(TASKS TO COMPLETE)
**A)** Please return, unchanged, the part of the forum thread below that opens with the words containing "I have a feeling" and closes with "performance mode earlier.".
**B)** List every environment variable named in the forum thread below.

(TEXT PASSAGE)
*** Begin section ***

I have a feeling you should have some commented out env vars right in the main flake.nix ... useability.

Right, the primary one’s I would see people using is CUDA_VISIBLE_DEVICES HIP_VISIBLE_DEVICES and of course HSA_OVERRIDE_GFX_VERSION

view this post on Zulip Shivaraj B H (Apr 04 2024 at 11:36):

What you got now is more what I expected

I investigated as to why the performance was poor earlier. Turns out, my GPU was not running in performance mode earlier.

view this post on Zulip Shivaraj B H (Apr 04 2024 at 11:39):

Andreas said:

Next thing I'd do for usability is add a catered list of models that are commented out by default (because let's be honest llama2-7b is not the more talkative buddy) and document that a bit. So users can choose what they want.

Along with that I should also document how to override cudaPackages or rocmPackages to match the one’s installed on the system.

*** End section ***

(DATA)
*** Begin section ***

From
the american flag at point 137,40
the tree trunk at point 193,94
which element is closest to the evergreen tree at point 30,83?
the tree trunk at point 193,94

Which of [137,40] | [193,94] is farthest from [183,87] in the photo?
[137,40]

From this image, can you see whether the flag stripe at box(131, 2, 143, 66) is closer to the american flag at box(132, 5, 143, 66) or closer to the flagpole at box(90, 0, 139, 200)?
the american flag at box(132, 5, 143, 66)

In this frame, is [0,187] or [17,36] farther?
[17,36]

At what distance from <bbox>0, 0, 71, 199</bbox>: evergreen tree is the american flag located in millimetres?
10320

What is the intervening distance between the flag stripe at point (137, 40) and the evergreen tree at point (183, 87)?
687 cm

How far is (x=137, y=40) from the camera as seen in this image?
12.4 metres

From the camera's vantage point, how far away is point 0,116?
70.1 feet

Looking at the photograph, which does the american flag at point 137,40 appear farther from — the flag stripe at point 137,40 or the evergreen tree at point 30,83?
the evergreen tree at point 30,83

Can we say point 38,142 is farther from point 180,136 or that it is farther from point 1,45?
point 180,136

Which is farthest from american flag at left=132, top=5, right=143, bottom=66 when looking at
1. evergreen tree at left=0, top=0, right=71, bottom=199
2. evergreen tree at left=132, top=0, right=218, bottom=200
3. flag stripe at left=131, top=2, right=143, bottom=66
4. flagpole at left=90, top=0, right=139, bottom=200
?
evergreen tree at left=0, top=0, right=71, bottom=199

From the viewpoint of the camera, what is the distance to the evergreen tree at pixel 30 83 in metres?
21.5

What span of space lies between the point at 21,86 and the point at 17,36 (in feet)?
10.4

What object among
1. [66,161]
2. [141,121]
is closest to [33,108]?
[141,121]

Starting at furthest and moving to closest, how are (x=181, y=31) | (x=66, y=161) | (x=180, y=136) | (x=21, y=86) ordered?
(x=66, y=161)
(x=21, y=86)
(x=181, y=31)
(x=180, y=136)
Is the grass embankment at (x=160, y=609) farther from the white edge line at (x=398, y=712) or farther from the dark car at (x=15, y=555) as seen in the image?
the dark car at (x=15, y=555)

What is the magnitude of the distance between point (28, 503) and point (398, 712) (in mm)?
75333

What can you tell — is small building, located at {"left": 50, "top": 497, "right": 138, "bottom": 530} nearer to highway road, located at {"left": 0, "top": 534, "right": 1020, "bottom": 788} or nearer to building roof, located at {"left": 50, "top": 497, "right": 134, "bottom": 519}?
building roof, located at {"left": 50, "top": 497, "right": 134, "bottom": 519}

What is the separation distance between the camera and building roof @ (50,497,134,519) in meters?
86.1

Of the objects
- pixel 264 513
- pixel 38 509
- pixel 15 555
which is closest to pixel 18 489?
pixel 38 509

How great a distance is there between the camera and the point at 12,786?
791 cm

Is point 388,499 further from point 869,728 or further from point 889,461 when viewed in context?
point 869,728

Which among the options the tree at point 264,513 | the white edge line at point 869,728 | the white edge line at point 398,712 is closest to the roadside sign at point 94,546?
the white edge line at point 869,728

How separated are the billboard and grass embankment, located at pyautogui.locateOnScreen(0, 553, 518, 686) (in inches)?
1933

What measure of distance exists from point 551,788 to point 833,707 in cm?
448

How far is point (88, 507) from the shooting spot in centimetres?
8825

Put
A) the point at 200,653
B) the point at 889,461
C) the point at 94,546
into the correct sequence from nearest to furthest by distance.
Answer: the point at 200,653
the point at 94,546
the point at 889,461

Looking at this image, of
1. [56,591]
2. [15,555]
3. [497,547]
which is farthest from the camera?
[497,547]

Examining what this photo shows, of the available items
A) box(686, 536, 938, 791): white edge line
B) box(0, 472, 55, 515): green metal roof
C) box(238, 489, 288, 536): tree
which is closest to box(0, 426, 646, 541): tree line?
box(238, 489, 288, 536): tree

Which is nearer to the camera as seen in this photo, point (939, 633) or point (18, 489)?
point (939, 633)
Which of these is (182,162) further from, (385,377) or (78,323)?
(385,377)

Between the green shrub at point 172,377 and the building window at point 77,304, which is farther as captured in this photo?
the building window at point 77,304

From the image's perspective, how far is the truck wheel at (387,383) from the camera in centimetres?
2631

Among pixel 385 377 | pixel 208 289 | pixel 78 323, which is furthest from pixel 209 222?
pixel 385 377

*** End section ***
*** Begin section ***

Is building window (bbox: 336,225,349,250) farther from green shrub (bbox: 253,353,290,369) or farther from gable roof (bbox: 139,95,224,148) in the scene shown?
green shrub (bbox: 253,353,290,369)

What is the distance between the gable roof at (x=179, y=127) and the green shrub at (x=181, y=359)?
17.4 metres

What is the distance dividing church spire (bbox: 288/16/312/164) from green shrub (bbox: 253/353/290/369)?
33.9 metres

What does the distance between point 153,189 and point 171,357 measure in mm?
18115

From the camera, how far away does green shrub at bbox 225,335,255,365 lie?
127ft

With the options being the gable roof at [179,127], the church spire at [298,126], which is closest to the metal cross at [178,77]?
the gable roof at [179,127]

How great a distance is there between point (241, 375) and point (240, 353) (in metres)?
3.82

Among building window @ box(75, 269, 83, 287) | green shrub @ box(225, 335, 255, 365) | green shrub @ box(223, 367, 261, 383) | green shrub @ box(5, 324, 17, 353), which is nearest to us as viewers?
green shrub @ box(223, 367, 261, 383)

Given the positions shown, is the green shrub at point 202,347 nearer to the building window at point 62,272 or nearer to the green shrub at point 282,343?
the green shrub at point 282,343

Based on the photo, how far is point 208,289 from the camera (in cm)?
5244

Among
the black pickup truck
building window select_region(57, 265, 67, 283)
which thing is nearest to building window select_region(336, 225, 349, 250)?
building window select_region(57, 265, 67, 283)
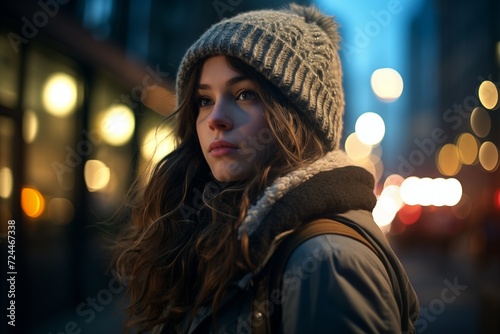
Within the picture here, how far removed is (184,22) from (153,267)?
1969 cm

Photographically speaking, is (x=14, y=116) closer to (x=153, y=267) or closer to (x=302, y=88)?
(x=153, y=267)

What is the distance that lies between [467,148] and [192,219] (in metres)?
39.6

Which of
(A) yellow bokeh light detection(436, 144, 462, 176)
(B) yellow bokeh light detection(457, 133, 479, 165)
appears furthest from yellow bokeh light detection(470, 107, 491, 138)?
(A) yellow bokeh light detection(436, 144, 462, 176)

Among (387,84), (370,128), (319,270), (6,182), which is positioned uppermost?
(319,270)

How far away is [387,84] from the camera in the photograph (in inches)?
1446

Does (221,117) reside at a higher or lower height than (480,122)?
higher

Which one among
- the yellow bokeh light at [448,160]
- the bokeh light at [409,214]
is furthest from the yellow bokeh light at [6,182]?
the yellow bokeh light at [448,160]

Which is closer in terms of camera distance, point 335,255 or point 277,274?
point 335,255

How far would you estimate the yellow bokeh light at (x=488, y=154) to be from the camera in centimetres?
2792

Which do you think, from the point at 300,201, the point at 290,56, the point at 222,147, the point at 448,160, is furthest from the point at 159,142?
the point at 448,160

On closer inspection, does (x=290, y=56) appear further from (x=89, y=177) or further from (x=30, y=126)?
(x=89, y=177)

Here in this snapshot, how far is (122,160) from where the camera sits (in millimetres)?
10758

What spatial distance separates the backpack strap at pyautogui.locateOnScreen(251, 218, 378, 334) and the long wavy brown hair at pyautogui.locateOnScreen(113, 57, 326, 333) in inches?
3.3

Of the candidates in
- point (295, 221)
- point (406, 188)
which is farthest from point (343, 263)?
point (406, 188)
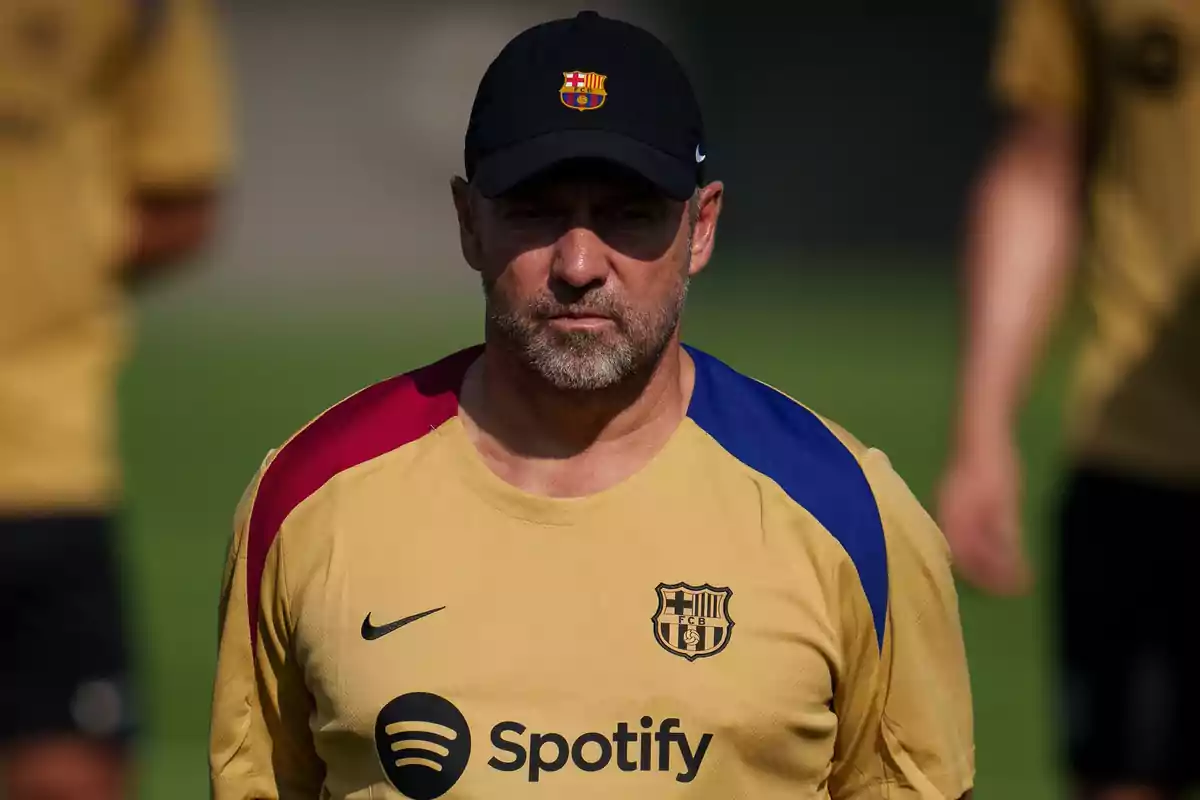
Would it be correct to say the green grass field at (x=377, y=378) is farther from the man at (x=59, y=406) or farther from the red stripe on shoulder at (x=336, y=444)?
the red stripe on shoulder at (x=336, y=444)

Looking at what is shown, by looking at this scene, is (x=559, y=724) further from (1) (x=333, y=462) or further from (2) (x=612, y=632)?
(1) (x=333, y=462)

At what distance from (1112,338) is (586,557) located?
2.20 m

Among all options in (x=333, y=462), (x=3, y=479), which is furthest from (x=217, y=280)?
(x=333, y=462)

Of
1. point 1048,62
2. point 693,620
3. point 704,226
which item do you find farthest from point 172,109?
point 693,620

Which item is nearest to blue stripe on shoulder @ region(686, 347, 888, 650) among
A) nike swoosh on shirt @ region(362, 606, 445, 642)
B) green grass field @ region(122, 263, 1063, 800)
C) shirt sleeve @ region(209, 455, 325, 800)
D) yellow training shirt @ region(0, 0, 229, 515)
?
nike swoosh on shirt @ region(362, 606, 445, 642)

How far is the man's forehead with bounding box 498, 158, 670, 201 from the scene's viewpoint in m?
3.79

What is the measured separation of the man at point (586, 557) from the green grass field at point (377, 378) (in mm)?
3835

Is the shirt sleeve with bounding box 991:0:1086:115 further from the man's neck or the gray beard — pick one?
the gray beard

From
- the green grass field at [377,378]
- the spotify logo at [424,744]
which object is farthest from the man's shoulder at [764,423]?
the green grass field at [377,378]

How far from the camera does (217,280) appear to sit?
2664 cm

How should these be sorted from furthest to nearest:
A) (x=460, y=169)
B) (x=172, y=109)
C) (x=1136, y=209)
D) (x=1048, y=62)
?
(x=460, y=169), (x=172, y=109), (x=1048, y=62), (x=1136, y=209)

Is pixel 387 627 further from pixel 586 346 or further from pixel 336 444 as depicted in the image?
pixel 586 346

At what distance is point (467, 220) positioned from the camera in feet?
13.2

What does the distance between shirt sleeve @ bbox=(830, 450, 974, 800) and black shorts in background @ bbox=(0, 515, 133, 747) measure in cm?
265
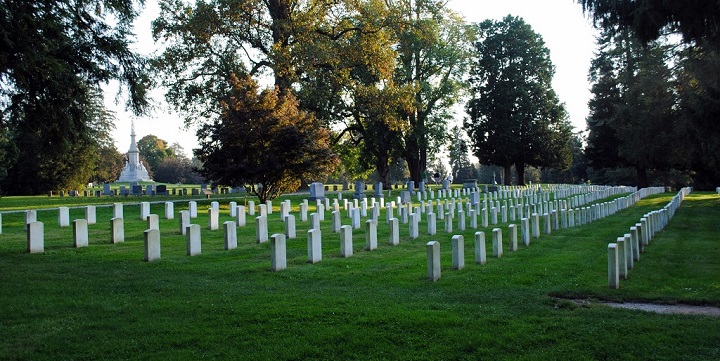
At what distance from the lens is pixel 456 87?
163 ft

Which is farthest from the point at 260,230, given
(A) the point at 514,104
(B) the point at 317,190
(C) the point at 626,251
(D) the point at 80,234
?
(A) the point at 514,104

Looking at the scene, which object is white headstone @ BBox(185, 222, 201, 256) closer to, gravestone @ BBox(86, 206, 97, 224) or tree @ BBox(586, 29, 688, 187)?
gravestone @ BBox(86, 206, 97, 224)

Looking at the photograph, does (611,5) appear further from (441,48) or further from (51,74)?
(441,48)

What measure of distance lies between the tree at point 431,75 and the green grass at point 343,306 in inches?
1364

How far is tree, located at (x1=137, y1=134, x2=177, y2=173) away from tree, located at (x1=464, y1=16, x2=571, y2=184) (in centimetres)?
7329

*** End section ***

(ANSWERS TO THE PROBLEMS)
**A)**
I have a feeling you should have some commented out env vars right in the main flake.nix ... useability.

Right, the primary one’s I would see people using is CUDA_VISIBLE_DEVICES HIP_VISIBLE_DEVICES and of course HSA_OVERRIDE_GFX_VERSION

view this post on Zulip Shivaraj B H (Apr 04 2024 at 11:36):

What you got now is more what I expected

I investigated as to why the performance was poor earlier. Turns out, my GPU was not running in performance mode earlier.

**B)**
CUDA_VISIBLE_DEVICES
HIP_VISIBLE_DEVICES
HSA_OVERRIDE_GFX_VERSION